Pathway analysis based on Genome-Wide Association Studies (GWAS) data has become popular as a secondary analysis strategy. Although many pathway analysis tools have been developed for case-control studies, there is no tool that can use all information from raw genotypes in general nuclear families. We developed Pathway-PDT, which uses the framework of Pedigree Disequilibrium Test (PDT) for general family data, to perform pathway analysis based on raw genotypes in family-based GWAS.

Results

Simulation results showed that Pathway-PDT is more powerful than the p-value based method, ALIGATOR. Pathway-PDT also can be more powerful than the PLINK set-based test when analyzing general nuclear families with multiple siblings or missing parents. Additionally, Pathway-PDT has a flexible and convenient user interface, which allows users to modify their analysis parameters as well as to apply various types of gene and pathway definitions.

Conclusions

The Pathway-PDT method is implemented in C++ with POSIX threads and is computationally feasible for pathway analysis with large scale family GWAS datasets. The Windows binary along with Makefile and source codes for the Linux are available at https://sourceforge.net/projects/pathway-pdt/.

__Problem set__
1. From the Pathway-PDT excerpt, return the passage starting at "Pathway analysis based on Genome-Wide" and ending at "in family-based GWAS.".
2. Based on the Pathway-PDT excerpt, answer yes or no to each statement and quote the words that decide it: (a) Pathway-PDT is implemented in Java. (b) In simulations, Pathway-PDT was more powerful than ALIGATOR. (c) For Linux, only a binary is provided.

__Dataset__
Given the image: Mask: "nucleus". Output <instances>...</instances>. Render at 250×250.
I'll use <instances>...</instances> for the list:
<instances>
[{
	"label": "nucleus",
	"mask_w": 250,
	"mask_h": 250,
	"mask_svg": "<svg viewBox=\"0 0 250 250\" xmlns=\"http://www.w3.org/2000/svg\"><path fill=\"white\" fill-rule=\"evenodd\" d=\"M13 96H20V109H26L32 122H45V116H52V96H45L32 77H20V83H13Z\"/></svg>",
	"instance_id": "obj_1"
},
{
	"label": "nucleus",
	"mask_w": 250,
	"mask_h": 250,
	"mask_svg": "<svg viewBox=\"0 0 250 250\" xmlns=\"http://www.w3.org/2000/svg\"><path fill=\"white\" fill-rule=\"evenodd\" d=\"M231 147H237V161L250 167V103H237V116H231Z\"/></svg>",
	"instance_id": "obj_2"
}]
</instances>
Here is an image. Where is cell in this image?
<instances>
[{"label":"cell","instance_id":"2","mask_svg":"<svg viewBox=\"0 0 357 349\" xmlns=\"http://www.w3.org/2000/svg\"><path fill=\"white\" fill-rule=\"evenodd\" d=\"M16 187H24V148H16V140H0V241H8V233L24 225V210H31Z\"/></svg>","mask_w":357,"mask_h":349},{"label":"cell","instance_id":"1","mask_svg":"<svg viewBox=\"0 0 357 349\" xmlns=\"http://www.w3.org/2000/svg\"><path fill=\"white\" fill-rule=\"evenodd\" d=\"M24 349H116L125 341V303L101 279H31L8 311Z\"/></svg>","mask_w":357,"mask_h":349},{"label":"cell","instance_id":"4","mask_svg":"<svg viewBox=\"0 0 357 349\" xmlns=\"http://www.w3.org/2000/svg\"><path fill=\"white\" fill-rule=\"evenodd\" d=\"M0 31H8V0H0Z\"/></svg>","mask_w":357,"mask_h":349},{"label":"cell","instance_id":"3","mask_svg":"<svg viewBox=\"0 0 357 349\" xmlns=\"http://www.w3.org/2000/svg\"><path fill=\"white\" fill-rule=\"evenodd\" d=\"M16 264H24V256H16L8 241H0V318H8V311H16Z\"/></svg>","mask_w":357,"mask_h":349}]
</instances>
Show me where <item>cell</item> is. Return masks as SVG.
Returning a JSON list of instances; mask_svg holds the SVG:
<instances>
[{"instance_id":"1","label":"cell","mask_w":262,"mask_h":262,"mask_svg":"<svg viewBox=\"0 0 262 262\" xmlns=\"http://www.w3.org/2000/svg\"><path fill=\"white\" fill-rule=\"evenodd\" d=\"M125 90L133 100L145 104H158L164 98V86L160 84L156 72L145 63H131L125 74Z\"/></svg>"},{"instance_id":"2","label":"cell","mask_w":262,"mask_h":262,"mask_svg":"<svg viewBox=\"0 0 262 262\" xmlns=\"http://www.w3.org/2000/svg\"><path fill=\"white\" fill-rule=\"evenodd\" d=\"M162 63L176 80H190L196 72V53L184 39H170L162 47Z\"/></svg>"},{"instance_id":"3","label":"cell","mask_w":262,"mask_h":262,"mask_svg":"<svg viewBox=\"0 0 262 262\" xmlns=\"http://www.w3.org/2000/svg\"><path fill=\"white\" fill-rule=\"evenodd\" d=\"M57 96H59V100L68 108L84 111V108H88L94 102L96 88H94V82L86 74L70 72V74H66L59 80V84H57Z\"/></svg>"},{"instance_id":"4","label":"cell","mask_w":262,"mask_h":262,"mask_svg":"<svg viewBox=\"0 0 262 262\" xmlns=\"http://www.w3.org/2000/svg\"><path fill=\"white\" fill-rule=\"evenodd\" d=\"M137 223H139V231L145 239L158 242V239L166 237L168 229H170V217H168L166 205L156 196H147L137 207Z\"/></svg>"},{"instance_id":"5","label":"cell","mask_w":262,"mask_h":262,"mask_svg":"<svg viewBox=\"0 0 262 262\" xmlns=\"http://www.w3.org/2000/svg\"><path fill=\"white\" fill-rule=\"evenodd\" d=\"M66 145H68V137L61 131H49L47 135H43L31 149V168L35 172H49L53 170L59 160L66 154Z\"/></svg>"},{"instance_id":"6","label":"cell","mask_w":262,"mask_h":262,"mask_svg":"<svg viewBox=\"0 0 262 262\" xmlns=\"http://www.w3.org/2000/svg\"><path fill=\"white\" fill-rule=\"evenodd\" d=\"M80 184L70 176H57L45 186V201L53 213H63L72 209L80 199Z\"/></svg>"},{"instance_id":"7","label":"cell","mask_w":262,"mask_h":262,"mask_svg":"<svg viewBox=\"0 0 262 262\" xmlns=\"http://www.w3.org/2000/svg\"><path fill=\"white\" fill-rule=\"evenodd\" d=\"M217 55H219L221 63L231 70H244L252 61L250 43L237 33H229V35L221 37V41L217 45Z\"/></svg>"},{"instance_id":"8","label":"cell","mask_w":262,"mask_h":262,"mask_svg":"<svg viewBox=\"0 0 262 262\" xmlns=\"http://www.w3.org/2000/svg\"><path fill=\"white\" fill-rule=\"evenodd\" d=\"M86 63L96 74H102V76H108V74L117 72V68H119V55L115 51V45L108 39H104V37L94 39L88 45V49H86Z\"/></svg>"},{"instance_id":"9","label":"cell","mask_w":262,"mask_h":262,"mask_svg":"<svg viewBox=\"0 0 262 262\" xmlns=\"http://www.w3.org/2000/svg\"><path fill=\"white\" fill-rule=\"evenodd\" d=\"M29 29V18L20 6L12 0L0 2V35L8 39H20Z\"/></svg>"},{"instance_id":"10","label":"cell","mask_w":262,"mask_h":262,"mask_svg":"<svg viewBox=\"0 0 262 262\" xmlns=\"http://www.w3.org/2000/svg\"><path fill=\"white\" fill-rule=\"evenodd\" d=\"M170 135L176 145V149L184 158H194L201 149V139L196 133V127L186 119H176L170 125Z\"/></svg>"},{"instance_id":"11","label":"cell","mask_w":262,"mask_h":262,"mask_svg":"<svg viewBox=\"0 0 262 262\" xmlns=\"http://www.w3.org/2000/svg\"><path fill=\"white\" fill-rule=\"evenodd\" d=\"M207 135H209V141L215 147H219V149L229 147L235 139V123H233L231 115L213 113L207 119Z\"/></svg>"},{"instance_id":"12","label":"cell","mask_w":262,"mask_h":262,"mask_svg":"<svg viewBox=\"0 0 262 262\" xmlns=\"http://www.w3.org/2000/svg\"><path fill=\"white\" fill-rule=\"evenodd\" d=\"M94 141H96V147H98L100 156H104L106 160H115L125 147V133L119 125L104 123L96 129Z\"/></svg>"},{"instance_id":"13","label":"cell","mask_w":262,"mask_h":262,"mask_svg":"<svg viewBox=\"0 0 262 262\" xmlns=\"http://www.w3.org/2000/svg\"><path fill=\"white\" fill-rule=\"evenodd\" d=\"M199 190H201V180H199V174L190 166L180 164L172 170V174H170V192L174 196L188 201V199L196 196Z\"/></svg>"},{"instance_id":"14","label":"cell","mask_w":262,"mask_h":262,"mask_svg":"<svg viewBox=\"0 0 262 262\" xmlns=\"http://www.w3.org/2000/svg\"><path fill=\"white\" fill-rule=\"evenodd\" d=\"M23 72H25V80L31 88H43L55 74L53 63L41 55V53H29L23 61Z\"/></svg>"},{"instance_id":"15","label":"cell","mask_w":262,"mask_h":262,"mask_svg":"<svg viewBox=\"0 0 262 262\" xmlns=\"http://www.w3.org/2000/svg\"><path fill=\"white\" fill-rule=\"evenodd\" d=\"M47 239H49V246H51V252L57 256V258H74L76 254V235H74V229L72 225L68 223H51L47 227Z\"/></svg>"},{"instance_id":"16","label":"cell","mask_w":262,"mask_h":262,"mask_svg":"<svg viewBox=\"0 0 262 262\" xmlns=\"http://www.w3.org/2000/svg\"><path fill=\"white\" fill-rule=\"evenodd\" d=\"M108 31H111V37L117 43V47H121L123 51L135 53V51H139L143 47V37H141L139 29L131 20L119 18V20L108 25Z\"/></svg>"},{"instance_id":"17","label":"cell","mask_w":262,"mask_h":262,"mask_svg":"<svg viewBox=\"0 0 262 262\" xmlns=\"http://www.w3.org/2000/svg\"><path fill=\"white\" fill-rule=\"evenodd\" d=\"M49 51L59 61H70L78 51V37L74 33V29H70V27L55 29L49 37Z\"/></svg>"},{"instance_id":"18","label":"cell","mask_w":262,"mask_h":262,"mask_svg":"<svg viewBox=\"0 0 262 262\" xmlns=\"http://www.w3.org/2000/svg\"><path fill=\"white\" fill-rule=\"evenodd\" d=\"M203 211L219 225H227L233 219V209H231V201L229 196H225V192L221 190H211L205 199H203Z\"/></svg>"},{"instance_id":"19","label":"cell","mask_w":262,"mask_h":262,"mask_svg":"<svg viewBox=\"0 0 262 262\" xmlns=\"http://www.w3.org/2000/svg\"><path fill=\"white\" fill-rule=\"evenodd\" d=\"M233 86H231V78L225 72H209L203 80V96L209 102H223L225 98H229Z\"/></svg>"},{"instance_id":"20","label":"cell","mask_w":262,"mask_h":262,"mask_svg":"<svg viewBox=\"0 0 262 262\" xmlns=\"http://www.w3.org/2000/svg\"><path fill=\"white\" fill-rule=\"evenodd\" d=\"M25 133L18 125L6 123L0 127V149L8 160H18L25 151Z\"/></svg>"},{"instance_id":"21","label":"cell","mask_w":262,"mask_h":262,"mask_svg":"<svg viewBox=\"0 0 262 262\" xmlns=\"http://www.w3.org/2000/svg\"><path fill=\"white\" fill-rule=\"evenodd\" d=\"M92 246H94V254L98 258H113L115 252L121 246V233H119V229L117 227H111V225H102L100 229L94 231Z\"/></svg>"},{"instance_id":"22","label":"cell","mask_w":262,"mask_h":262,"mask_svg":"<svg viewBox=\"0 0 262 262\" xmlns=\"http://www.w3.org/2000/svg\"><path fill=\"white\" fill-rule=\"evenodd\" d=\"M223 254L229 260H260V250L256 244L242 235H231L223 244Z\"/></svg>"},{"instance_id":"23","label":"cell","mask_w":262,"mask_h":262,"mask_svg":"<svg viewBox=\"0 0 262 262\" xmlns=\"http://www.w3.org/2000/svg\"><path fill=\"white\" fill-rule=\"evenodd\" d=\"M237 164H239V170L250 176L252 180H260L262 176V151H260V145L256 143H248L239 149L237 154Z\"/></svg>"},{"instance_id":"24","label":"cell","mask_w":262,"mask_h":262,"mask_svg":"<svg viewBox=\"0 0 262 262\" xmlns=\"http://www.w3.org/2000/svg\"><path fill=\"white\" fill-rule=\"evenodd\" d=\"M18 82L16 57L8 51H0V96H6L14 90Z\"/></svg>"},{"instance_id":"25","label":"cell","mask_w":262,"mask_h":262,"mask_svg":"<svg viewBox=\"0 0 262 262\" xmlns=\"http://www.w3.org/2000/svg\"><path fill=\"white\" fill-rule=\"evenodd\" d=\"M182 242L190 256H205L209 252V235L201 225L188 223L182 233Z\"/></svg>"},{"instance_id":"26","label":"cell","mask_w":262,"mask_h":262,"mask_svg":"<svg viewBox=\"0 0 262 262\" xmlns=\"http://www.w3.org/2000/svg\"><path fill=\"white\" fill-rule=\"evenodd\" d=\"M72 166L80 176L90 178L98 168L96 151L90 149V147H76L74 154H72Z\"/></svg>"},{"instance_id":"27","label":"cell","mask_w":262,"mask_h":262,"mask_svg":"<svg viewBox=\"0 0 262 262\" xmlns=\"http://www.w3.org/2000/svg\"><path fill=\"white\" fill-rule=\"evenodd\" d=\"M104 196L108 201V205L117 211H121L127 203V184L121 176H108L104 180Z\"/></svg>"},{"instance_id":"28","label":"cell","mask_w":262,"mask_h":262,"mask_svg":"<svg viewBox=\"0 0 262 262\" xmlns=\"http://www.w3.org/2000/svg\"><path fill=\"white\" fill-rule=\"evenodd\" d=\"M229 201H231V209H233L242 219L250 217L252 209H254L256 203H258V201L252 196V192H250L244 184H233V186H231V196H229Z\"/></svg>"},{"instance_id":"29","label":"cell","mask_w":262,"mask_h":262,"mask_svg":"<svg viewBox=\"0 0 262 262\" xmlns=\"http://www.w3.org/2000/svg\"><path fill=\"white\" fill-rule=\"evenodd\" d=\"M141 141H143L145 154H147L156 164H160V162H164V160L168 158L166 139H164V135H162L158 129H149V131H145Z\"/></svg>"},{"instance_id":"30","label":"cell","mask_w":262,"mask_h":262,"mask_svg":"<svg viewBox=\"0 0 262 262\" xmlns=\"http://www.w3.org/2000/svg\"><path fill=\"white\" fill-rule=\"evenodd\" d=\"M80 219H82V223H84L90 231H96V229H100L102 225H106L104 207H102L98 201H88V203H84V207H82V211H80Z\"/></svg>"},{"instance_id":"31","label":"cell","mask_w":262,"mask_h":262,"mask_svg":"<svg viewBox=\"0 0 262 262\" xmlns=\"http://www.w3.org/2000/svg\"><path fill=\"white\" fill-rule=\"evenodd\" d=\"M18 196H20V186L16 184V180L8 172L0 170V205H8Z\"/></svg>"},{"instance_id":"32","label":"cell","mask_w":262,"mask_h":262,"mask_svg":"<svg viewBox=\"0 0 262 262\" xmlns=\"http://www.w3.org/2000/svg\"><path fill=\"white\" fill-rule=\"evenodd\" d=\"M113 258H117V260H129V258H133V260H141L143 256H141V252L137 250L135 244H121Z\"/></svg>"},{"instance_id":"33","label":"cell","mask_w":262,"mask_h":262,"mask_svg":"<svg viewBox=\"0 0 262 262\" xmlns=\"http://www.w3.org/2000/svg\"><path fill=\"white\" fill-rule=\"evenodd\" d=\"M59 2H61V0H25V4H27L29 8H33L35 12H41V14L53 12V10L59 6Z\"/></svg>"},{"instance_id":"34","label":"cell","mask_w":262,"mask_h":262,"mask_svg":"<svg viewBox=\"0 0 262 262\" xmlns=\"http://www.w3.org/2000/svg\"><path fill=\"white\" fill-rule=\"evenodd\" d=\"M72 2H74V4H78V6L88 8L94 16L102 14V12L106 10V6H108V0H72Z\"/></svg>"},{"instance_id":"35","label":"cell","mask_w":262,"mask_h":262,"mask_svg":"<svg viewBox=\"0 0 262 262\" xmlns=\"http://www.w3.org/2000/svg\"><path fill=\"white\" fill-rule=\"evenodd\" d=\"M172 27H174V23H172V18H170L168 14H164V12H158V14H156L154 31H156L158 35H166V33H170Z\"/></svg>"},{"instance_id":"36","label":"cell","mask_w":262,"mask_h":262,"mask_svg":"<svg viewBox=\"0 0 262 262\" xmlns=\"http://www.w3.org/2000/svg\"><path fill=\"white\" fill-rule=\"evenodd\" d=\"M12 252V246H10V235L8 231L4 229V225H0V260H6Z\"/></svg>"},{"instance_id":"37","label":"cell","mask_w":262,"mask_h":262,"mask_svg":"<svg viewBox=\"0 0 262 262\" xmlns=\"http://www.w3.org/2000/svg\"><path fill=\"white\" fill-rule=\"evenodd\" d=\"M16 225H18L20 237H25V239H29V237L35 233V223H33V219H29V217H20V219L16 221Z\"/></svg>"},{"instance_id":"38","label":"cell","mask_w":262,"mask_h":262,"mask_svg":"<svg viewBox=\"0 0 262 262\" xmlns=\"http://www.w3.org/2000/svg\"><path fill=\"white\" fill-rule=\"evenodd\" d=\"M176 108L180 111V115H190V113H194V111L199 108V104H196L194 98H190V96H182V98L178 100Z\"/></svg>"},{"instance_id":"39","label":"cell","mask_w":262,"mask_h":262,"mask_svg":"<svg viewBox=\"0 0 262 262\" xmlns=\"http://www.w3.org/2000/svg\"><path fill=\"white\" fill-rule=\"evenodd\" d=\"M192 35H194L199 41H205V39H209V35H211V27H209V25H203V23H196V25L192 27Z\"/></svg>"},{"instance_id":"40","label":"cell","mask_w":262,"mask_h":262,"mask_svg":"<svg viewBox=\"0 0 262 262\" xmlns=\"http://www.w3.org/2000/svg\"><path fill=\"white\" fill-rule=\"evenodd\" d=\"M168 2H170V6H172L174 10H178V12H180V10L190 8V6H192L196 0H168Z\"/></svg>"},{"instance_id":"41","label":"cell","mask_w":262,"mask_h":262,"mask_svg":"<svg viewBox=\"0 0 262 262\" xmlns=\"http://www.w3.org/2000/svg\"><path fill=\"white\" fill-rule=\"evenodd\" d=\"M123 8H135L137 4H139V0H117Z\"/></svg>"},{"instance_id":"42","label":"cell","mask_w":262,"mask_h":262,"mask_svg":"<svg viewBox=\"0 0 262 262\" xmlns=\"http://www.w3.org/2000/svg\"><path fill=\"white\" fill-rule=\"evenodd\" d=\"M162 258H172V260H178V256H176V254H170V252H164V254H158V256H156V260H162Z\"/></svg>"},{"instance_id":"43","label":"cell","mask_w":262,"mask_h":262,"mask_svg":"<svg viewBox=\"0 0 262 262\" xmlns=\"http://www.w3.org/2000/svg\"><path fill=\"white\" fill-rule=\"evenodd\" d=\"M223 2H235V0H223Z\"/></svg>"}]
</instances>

__Results of the tasks__
1.
Pathway analysis based on Genome-Wide Association Studies (GWAS) data has become popular as a secondary analysis strategy. Although many pathway analysis tools have been developed for case-control studies, there is no tool that can use all information from raw genotypes in general nuclear families. We developed Pathway-PDT, which uses the framework of Pedigree Disequilibrium Test (PDT) for general family data, to perform pathway analysis based on raw genotypes in family-based GWAS.

2.
(a) No: "implemented in C++ with POSIX threads"
(b) Yes: "Pathway-PDT is more powerful than the p-value based method, ALIGATOR"
(c) No: "The Windows binary along with Makefile and source codes for the Linux"